Directions »
A – In the passage on the Pramod Suryabhan case, on what date did the accused express reservations about marrying the complainant?
B – Pick up the passage on the Pramod Suryabhan case after its last sentence, and write the next part of the judgment.

Selected text »
18. In pramod Suryabhan Case (supra), Supreme Court considered certain relevant factors of the case history like accused and compliant knew each other since 1998 and were intimated since 2004 and they used to met regularly and most importantly the accused expressed his reservations about marrying the complainant on 31st January, 2014 but despite this they continued to engage in sexual intercourse until March, 2015. Accordingly Court observed that the allegations in the FIR indicate that the complainant was aware that there existed obstacles to marrying the accused since 2008 and that she and the accused continued to engage in sexual relations long after their getting married had became a disputed matter. Accordingly supreme court come to a conclusion that the accused person's failure in 2016 to fulfil his promise made in 2008 cannot be construed to mean the promise itself was false.

Material shown »
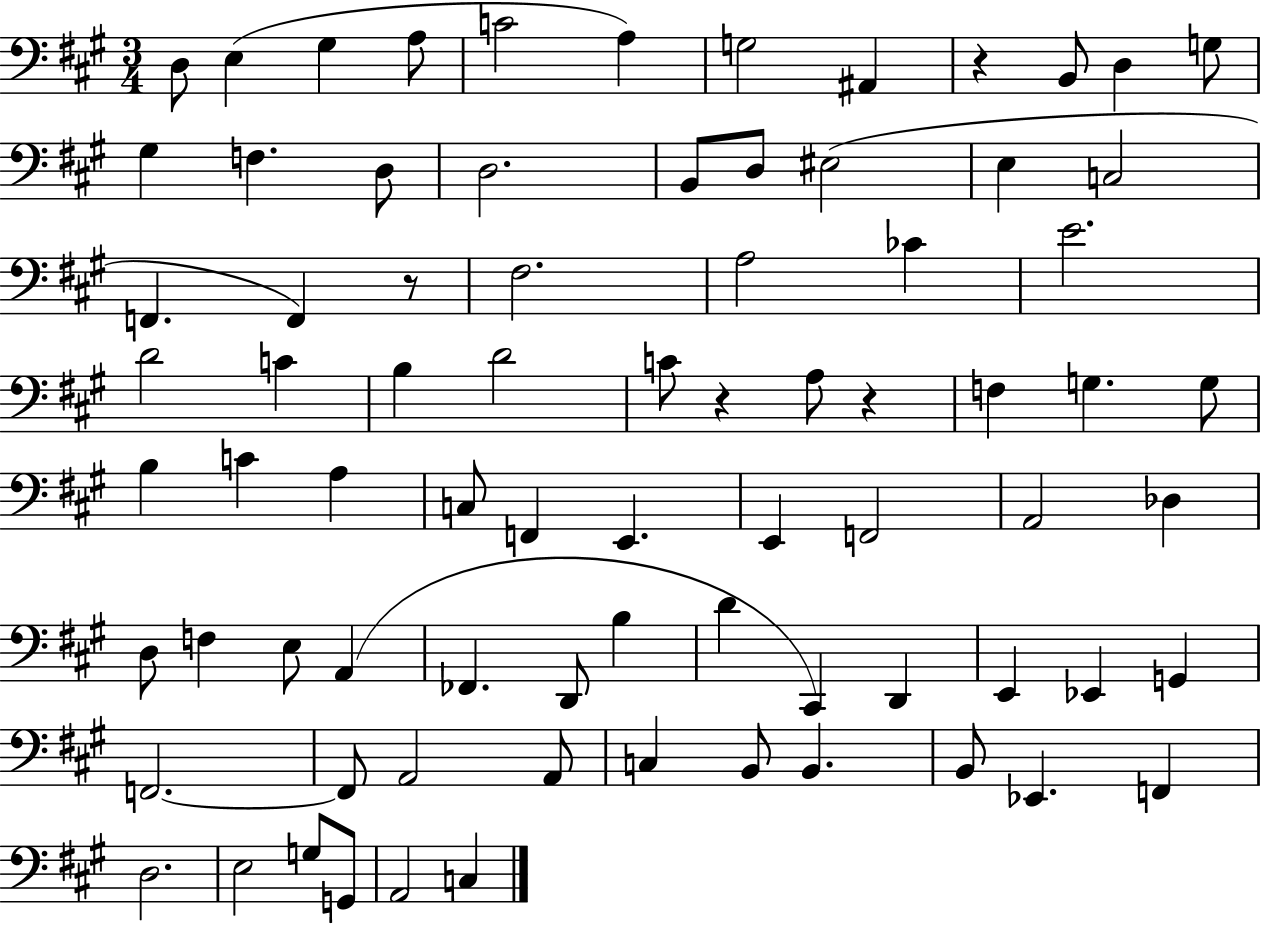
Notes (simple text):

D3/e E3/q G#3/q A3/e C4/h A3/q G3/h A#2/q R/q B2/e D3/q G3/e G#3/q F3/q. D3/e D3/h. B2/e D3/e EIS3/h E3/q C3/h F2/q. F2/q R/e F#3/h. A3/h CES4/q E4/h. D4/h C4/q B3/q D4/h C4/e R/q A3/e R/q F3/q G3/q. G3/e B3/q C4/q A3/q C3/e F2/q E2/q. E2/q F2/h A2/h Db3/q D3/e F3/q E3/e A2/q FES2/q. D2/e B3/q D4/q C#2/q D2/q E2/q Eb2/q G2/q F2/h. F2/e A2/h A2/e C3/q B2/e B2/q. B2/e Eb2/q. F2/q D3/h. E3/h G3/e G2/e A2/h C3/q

...

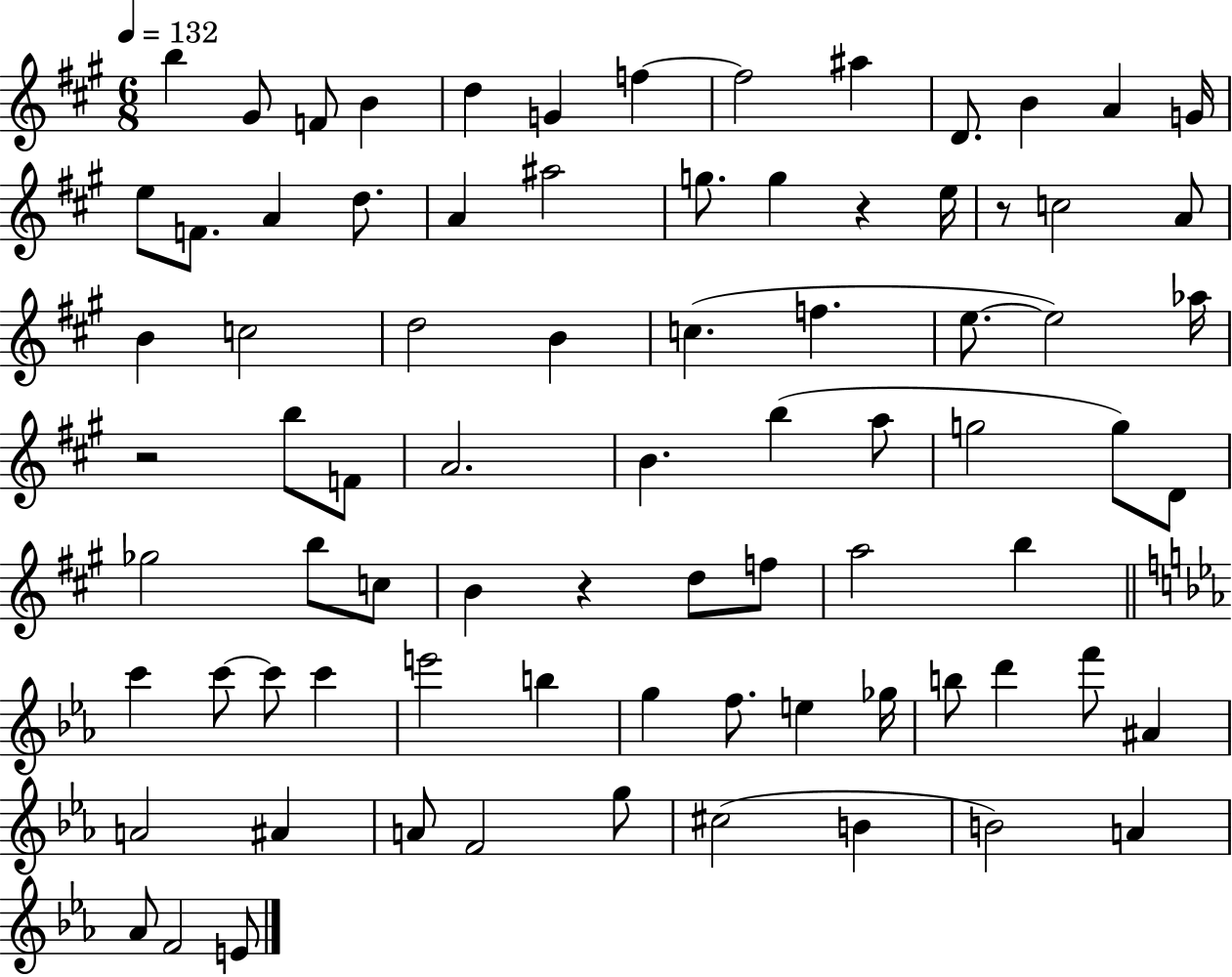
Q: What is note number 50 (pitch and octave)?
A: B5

Outputs for the tasks »
A – 31st January, 2014

B –
19. In the said judgment it has been made clear that there lies clear distinction between mere breach of promise and non-fulfillment of false promise. Thus the court must examine whether there was made at an early stage the false promise of marriage by the accused and whether the consent involved was given after wholly understanding the nature and consequence of sexual indulgence. Because there may be a case where the prosecutrix occurs to have sexual intercourse on account of her love and passion for the accused and not solely on account of mis-representation made to her by the accused. And accordingly there must be adequate evidence to show that at the relevant time i.e. at the initial stage itself the accused had no intention whatsoever of 10 keeping his promise to marry the victim and this circumstances shall be distinguished from the circumstances when a person having the best of the intention, is unable to marry the victim owing to various unavoidable circumstances. Accordingly in order to come within the meaning of the term "misconception of facts" the fact must have an immediate relevance.

20. In the light of aforesaid observation of the Apex Court let me judge the present case as to whether at this stage FIR and other materials collected during investigation discloses that at the relevant time that is at the initial stage itself, the petitioner accused had an intention whatsoever of keeping his promise to marry the victim, so that the allegation does not attract the definition of offence given in Section 375 of IPC.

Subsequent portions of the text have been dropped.